• [Problems to solve]:
- 1) Please copy word for word the part of the passage on religion and secularism that opens with the words containing "Zeke asks an" and closes with "body dictating directions.".
- 2) In the passage on religion and secularism, who wrote "The Origins of Consciousness in the Breakdown of the Bicameral Mind"?
- 3) Extend the passage on religion, secularism, and Jaynes's theory of the bicameral mind, starting after its last sentence.

• [Selected excerpt]:
That endeavor has also enlisted many brilliant secularists, including Rousseau, Hume, Kant, Jefferson, Paine, Hegel, Marx, Freud, Jung, William James, and Bertrand Russell to name a few. Without their contributions the world would be more impoverished. Some of their ideas, however, led to considerable damage and an ideological rage that set the world on fire for almost an entire century. Just as religion has been a mixed bag, so has secularism and atheism. Regardless of which side of the fence you're sitting on, we're still an immature, and consequently, a stupid species.

Zeke asks an interesting question: What if atheism is genetic? And deluxe, in an inspired entry, asks us to consider the glory of Greece. "The Origins of Consciousness in the Breakdown of the Bicameral Mind," by Julian Jaynes, presents a theory about both. Jaynes claimed that the voices of the gods reported by Homer, which animated his characters, were, in effect, articulated instincts as the mind was shifting from a semiconscious state to a more rational understanding of the world. In a more primitive way, when Fido chases a ball or begs for a bone, he is being directed by an unspoken instinct. Once humans began relying more on their logical hemisphere, the instincts were associated with gods, or, in other words, authorities outside of the body dictating directions.

• [Extracted data]:
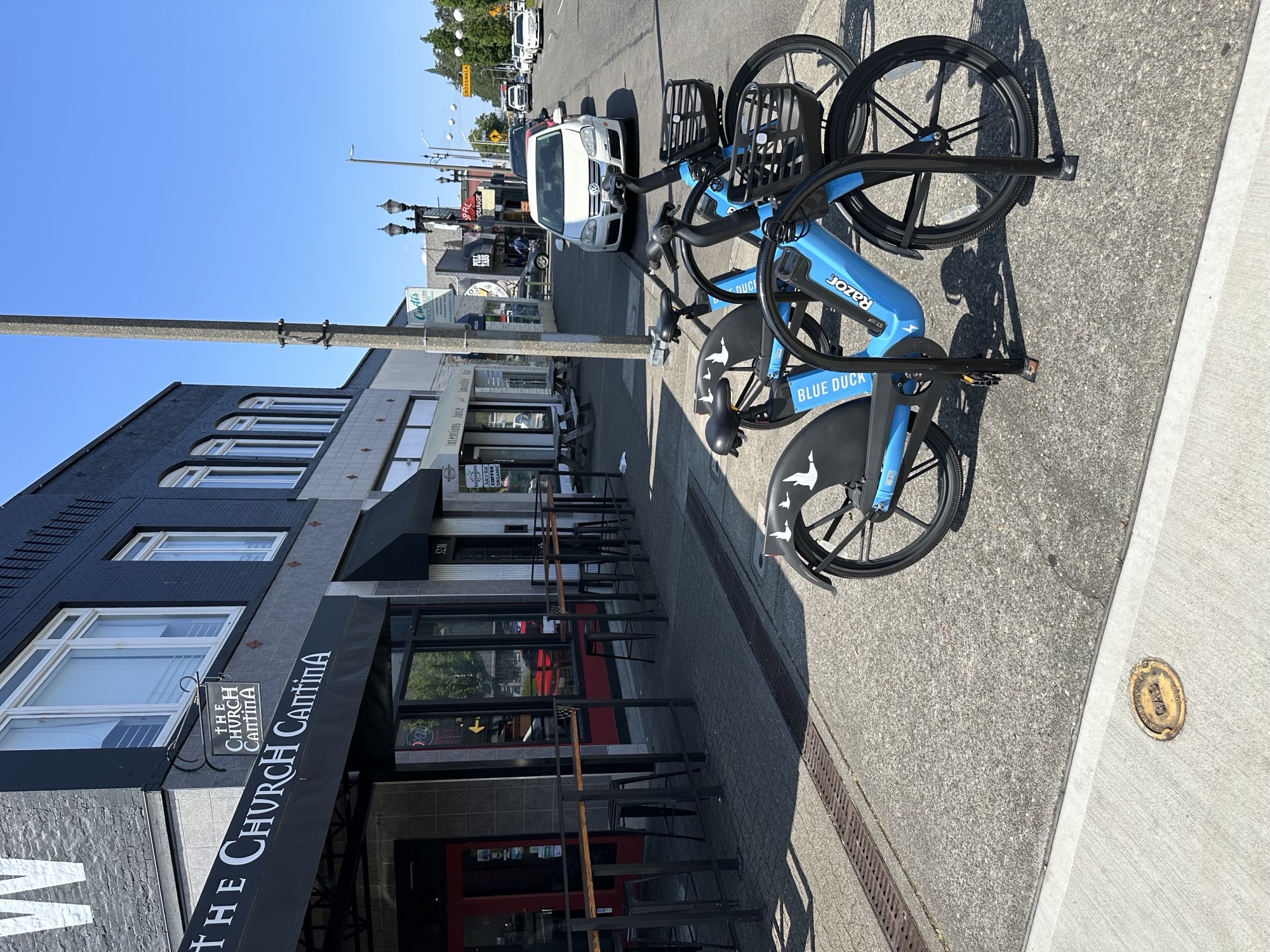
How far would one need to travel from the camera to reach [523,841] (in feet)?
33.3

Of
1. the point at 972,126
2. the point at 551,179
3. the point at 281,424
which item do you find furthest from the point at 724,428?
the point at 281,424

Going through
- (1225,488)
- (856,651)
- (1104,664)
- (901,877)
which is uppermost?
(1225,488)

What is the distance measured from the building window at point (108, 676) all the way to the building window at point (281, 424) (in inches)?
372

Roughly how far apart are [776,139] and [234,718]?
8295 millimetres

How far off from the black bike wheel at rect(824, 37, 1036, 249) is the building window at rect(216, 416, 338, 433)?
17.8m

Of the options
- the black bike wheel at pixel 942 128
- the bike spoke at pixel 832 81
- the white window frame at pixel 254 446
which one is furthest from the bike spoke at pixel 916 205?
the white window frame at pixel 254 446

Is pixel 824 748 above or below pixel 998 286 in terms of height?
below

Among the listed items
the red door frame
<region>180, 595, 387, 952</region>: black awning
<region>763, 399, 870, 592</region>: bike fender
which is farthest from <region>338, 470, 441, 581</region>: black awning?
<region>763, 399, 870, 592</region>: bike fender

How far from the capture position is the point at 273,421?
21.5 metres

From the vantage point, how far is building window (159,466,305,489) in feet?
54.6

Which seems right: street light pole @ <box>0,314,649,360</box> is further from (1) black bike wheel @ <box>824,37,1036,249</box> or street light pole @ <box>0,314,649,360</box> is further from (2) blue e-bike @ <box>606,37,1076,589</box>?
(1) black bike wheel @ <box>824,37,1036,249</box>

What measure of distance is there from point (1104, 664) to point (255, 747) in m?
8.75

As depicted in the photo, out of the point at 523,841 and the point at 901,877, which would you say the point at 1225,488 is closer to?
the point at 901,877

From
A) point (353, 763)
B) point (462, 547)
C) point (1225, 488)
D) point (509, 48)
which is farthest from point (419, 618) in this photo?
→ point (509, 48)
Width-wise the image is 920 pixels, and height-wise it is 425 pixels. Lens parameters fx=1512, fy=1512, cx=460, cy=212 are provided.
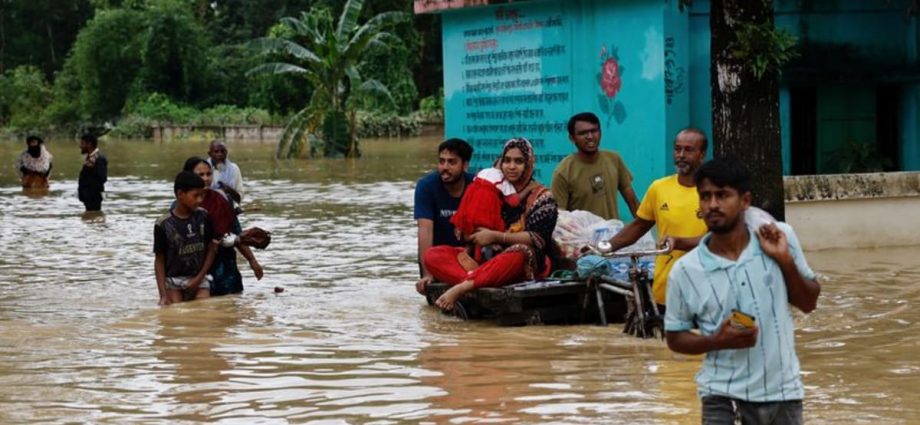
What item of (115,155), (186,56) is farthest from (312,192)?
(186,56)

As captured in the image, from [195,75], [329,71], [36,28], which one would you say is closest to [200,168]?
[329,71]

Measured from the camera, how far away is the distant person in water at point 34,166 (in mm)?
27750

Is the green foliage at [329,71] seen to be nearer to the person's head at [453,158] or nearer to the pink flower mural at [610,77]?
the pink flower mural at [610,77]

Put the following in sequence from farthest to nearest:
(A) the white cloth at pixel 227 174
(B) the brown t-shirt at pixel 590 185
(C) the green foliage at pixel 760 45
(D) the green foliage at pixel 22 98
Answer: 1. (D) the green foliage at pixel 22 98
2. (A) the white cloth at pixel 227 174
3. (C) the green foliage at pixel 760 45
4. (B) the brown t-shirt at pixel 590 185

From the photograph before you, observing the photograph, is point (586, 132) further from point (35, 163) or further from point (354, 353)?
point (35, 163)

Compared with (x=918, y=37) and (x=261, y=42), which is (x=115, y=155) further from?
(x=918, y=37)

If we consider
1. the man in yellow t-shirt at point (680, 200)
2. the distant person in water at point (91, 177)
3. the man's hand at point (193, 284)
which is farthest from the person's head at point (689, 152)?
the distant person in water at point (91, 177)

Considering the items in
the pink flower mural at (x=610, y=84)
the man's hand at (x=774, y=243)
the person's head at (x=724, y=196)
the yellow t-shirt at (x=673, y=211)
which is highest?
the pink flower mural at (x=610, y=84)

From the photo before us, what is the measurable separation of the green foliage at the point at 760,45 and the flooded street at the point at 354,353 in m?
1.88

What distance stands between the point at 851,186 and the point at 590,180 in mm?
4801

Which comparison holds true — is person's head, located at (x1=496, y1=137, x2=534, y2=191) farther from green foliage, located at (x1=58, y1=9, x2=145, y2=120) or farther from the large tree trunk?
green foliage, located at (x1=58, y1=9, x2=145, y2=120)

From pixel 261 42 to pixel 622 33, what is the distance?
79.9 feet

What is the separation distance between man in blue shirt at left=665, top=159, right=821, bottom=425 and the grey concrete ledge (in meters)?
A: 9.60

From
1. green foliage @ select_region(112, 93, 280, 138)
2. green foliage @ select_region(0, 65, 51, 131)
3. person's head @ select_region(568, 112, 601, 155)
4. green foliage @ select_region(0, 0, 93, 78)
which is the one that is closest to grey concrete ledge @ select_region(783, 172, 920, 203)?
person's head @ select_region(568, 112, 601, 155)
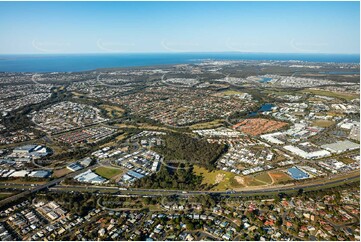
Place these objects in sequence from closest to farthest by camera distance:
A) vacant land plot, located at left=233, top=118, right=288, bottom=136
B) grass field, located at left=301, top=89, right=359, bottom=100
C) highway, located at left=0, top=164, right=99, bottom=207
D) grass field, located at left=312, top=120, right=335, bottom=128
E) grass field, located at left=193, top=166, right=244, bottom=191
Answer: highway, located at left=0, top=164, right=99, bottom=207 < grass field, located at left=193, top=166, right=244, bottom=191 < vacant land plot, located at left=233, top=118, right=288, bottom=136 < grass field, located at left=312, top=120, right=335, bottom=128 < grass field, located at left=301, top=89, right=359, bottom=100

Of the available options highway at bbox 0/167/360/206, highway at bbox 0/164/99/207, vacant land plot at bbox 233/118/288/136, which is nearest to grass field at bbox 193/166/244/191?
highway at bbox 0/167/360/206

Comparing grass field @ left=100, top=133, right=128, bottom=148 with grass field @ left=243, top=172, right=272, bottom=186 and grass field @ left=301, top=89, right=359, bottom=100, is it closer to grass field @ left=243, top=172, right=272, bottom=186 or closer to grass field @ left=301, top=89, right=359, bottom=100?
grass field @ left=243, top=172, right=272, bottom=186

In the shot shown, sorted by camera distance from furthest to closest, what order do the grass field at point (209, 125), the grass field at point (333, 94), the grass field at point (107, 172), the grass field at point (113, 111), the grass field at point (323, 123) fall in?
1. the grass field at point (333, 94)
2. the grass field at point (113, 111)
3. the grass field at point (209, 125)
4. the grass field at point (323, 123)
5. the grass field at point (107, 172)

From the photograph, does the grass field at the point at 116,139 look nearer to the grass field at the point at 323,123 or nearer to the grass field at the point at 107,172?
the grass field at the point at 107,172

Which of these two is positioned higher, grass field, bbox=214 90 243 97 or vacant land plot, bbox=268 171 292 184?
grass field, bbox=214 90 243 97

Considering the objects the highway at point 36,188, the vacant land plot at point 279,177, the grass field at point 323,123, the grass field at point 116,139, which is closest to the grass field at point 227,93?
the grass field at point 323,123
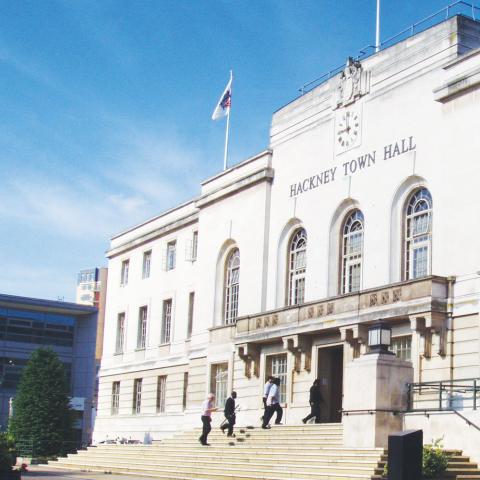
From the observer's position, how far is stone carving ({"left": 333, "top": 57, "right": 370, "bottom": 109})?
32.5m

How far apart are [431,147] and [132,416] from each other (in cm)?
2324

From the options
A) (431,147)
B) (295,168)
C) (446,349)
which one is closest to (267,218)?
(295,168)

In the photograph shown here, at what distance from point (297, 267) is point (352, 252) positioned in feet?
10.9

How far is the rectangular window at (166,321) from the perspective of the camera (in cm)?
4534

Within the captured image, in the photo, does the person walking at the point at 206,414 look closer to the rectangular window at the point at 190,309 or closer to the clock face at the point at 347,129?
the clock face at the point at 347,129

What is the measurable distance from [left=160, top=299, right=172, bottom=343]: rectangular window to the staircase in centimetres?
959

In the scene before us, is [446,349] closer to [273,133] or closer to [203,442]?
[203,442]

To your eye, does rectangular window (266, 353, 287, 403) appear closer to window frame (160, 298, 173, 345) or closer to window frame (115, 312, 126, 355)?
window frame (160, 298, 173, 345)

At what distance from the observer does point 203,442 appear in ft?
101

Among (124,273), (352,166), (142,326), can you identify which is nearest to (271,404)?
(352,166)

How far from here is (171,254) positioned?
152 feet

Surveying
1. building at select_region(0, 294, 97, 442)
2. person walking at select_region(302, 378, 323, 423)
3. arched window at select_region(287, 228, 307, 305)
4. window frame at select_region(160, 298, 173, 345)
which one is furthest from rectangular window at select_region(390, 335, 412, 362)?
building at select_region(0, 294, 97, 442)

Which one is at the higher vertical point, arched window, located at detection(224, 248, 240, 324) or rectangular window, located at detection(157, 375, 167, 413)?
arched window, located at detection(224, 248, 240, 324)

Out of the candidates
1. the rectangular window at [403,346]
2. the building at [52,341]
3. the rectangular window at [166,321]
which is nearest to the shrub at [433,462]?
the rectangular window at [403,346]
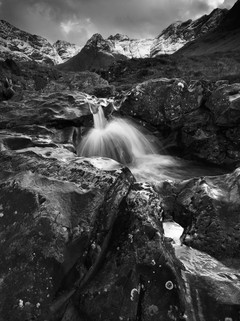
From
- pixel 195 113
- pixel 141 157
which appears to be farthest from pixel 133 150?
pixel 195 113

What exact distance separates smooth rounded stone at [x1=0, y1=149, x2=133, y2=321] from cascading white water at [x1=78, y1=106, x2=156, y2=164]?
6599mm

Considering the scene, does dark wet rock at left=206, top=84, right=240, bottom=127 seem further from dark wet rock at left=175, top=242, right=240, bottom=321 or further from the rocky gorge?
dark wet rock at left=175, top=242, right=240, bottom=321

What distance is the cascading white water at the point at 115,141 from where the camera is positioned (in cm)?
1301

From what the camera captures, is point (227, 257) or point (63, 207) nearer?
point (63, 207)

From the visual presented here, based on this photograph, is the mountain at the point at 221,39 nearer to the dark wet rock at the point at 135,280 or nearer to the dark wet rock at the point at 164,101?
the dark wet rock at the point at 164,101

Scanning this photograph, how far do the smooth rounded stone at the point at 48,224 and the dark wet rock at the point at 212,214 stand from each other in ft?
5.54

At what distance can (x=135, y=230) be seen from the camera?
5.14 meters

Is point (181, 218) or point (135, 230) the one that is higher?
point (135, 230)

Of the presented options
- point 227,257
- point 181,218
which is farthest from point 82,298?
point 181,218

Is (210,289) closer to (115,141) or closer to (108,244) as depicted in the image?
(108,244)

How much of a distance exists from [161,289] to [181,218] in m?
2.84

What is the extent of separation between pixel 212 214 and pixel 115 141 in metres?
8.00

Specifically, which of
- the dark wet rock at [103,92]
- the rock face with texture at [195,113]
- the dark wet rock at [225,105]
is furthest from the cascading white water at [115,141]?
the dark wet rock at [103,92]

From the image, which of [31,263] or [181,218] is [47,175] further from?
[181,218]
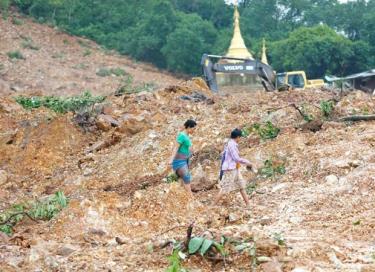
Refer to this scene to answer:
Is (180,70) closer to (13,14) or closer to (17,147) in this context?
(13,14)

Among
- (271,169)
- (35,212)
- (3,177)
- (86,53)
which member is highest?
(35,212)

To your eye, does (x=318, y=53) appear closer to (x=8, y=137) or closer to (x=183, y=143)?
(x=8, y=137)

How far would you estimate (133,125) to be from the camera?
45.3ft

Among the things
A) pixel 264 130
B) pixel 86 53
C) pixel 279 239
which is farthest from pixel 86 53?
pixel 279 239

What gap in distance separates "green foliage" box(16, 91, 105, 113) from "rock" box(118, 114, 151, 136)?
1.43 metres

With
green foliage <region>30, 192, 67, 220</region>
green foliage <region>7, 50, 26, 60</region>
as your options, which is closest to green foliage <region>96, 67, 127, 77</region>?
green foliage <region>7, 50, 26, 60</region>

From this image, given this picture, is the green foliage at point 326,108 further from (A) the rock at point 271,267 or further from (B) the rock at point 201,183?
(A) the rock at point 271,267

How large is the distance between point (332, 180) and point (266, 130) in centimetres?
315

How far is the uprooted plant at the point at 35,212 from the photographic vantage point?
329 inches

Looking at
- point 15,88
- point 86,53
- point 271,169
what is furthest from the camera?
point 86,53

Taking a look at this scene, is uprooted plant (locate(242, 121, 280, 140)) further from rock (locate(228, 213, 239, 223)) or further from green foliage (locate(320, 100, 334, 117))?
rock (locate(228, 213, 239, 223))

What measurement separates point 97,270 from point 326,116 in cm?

• [Responses per task]:
- 1)
Zeke asks an interesting question: What if atheism is genetic? And deluxe, in an inspired entry, asks us to consider the glory of Greece. "The Origins of Consciousness in the Breakdown of the Bicameral Mind," by Julian Jaynes, presents a theory about both. Jaynes claimed that the voices of the gods reported by Homer, which animated his characters, were, in effect, articulated instincts as the mind was shifting from a semiconscious state to a more rational understanding of the world. In a more primitive way, when Fido chases a ball or begs for a bone, he is being directed by an unspoken instinct. Once humans began relying more on their logical hemisphere, the instincts were associated with gods, or, in other words, authorities outside of the body dictating directions.

- 2) Julian Jaynes

- 3)
Subsequently, brain scientists have been looking for, and allegedly finding, a part of the brain dedicated to connecting to the divine. Their research signifies that, at least, spiritual expression, if not religion itself, is probably genetic. That's not to say this is proof of God or the validity of religion. It does, however, provide grounds that are, at this point, nearly empirical that mind is programmed to search for a higher purpose. Maybe that higher purpose is enlightened atheism, but to get to that point the anthropological record of universal spiritual expression is clear (name one society that didn't exhibit it - even Neanderthals buried their dead with sacramental rituals). Spirituality and religion were going to be the common pursuits for attaining meaning, ethics and a higher purpose.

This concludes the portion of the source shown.